Je vais vous présenter la partie dédiée à l'étude des associations comme acteurs du changement politique en matière de bien-être animal.

Les associations de défense des animaux sont devenues, ces dernières années, des acteurs-clés de la transformation sociale de nos rapports avec les animaux. Par leurs campagnes, elles ont largement contribué à informer et sensibiliser l'opinion publique sur les conditions de vie des animaux dans la société. Ces associations bénéficient d'un large soutien populaire reflété par une forte audience sur les réseaux sociaux et dépassent parfois celle d'associations plus traditionnelles. Au printemps 2021, par exemple, les associations comme la fondation 30 millions d'amis, L214 ou la SPA comptaient plusieurs centaines de milliers de followers sur Facebook, dépassant certaines organisations plus traditionnelles comme la Croix-Rouge ou Les Restos du Cœur.
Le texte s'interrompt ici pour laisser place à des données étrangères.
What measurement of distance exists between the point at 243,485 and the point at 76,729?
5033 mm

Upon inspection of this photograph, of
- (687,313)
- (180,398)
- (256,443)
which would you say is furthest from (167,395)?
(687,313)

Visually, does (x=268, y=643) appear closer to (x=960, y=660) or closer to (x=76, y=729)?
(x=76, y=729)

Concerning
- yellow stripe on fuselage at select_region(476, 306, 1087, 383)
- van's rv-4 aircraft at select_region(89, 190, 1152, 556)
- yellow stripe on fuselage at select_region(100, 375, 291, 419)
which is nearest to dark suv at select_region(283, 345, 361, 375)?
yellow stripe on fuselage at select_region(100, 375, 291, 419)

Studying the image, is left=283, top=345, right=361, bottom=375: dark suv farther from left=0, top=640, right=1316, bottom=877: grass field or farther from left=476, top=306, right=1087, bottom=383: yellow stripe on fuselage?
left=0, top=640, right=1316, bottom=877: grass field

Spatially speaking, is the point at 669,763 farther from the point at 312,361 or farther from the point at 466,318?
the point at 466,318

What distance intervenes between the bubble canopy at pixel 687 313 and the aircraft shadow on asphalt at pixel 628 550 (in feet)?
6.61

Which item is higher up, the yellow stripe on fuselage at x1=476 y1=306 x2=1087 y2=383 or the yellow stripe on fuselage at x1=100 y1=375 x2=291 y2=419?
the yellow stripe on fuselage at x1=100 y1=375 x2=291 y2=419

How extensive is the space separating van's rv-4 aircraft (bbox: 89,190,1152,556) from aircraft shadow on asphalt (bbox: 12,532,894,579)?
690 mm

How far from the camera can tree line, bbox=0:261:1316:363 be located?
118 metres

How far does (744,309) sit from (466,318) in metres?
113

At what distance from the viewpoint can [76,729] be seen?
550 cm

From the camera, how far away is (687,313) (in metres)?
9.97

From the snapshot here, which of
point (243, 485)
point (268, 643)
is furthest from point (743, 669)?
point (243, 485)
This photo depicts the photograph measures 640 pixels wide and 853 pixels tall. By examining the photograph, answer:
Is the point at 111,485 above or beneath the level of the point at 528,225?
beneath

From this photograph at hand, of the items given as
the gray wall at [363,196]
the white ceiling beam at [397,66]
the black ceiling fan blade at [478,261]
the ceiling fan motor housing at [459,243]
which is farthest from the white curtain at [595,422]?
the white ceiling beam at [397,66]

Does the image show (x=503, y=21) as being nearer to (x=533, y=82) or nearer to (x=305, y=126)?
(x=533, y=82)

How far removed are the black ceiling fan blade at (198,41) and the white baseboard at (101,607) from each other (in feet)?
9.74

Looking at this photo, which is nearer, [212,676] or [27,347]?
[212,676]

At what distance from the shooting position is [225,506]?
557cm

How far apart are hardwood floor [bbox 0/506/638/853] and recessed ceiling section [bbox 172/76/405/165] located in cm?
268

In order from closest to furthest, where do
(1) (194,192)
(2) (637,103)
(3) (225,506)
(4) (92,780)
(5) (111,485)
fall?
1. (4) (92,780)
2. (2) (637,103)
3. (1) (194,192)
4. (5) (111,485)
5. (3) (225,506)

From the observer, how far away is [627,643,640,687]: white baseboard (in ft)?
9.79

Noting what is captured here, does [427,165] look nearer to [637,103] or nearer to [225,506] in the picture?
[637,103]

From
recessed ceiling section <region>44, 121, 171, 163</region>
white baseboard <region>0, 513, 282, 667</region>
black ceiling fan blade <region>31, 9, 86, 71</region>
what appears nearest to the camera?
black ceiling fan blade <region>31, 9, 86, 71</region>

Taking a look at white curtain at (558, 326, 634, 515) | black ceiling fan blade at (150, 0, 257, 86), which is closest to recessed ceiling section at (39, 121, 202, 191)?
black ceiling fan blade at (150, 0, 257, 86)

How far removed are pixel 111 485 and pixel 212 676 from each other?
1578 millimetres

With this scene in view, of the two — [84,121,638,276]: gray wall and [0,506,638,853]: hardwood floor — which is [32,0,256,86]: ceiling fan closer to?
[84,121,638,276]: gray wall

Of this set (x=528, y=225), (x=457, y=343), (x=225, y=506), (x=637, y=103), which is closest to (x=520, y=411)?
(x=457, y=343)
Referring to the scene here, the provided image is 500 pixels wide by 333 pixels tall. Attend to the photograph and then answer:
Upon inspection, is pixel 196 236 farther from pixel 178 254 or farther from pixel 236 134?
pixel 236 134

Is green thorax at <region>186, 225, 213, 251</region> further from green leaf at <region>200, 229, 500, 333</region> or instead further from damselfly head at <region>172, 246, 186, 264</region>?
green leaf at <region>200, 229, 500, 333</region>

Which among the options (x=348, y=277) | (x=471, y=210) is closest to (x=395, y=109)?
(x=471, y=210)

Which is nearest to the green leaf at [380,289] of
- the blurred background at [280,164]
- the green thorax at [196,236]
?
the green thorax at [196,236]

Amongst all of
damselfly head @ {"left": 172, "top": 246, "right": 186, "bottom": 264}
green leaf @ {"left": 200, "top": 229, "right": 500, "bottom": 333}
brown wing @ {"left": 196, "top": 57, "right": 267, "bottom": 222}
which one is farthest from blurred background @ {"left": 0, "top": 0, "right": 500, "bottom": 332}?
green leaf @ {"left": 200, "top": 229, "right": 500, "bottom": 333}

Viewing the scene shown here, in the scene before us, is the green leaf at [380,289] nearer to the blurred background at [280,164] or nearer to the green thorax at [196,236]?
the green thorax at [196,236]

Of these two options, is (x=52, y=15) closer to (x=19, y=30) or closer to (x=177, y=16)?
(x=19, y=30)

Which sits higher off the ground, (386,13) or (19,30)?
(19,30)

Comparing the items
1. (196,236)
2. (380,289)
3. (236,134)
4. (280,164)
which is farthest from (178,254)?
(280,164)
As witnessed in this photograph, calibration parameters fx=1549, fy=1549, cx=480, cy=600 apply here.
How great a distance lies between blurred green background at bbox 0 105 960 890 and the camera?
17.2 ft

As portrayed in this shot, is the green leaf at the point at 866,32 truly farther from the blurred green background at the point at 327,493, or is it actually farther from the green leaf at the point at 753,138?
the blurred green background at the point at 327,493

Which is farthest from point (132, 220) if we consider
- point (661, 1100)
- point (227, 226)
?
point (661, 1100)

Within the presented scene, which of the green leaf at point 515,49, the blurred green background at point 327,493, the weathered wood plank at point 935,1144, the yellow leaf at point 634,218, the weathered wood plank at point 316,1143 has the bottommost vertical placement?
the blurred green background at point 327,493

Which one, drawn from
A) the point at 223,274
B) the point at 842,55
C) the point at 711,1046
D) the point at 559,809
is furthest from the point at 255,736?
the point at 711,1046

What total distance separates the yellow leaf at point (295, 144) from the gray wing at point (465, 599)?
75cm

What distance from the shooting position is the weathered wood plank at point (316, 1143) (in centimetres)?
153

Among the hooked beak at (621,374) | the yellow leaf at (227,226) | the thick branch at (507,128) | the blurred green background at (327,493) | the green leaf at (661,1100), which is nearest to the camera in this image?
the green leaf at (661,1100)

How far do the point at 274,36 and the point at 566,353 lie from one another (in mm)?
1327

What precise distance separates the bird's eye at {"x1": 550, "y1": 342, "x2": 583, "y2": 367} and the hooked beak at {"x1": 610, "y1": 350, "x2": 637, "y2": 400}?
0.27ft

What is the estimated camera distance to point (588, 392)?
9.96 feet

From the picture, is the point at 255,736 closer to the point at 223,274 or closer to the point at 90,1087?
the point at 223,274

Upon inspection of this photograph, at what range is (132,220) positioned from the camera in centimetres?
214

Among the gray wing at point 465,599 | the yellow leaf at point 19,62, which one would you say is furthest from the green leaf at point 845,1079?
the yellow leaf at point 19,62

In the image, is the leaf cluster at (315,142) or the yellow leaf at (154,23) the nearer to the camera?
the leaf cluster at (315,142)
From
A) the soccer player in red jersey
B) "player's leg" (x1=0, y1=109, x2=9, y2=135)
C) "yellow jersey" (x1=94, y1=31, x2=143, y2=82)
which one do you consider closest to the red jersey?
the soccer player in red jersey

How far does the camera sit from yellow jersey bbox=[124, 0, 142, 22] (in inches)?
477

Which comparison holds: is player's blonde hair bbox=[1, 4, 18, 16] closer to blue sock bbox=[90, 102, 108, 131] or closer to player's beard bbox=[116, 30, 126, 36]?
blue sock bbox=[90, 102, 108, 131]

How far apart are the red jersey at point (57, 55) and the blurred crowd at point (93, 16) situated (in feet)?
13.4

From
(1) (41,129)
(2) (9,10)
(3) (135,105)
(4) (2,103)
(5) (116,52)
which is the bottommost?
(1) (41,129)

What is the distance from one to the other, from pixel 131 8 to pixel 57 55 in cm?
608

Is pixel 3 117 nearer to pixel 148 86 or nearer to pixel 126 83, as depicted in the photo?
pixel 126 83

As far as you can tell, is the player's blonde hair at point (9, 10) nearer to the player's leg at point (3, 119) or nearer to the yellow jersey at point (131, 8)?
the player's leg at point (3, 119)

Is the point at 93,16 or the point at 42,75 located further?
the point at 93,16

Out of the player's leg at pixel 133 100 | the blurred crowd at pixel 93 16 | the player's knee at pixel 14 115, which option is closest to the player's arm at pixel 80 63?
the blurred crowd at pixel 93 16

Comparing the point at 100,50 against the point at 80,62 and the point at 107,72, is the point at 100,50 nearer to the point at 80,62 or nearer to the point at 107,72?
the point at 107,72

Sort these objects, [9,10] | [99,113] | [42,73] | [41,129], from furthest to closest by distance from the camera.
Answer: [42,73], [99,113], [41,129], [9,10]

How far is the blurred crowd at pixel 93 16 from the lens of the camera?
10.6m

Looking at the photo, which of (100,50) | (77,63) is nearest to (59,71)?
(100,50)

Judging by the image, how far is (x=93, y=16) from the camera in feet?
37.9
Les associations animalistes ont à cœur la défense d'un intérêt public : la protection animale. Elles partagent un objectif commun qui vise à transformer la société vers un monde avec moins de souffrance animale. Mais le paysage associatif est relativement hétérogène. Tout d'abord, ces associations diffèrent dans leur domaine de compétences. Certaines associations sont généralistes et s'intéressent à tout type d'animaux, comme la Fondation Brigitte Bardot ou Paris Animaux Zoopolis. D'autres associations sont spécialisées sur un type d'exploitation animale comme Welfarm, CIWF ou L214 qui ne traitent que des animaux d'élevage. De même, certaines associations se focalisent sur la chasse, comme AVA, ou sur les animaux de compagnie, comme la SPA.

Les associations se distinguent également sur le but qu'elles poursuivent. Certaines associations dites welfaristes, comme CIWF ou Welfarm, ne remettent pas en cause l'exploitation des animaux dans son ensemble, mais cherchent à améliorer leurs conditions d'existence. D'autres associations dites abolitionnistes, comme Boucherie Abolition, comme le dit son nom, refusent catégoriquement toute forme d'utilisation d'animaux. Entre les deux, on trouve des militants dits réformistes, comme ceux de L214, qui regrettent l'exploitation d'animaux, mais proposent des réformes consensuelles pour faire avancer la société.

Enfin, les associations diffèrent également sur les méthodes qu'elles emploient. Regardons un peu plus en détail. Dans un récent travail, j'ai interrogé 19 associations de défense des animaux sur leur vision du mouvement animaliste et sur leurs méthodes pour changer la société. La grande majorité des militants considère qu'il faut avancer petit à petit et condamne le recours à la violence. Une minorité considère que le consommateur est responsable de la souffrance des animaux et blâme davantage le système légal et économique. Ces militants déploient de nombreux efforts pour influencer les citoyens au moyen, par exemple, de tractages de rue, de campagnes de sensibilisation ou encore d'enquêtes filmées en caméra cachée. On observe, de plus, un très fort rejet des actions illégales voire violentes.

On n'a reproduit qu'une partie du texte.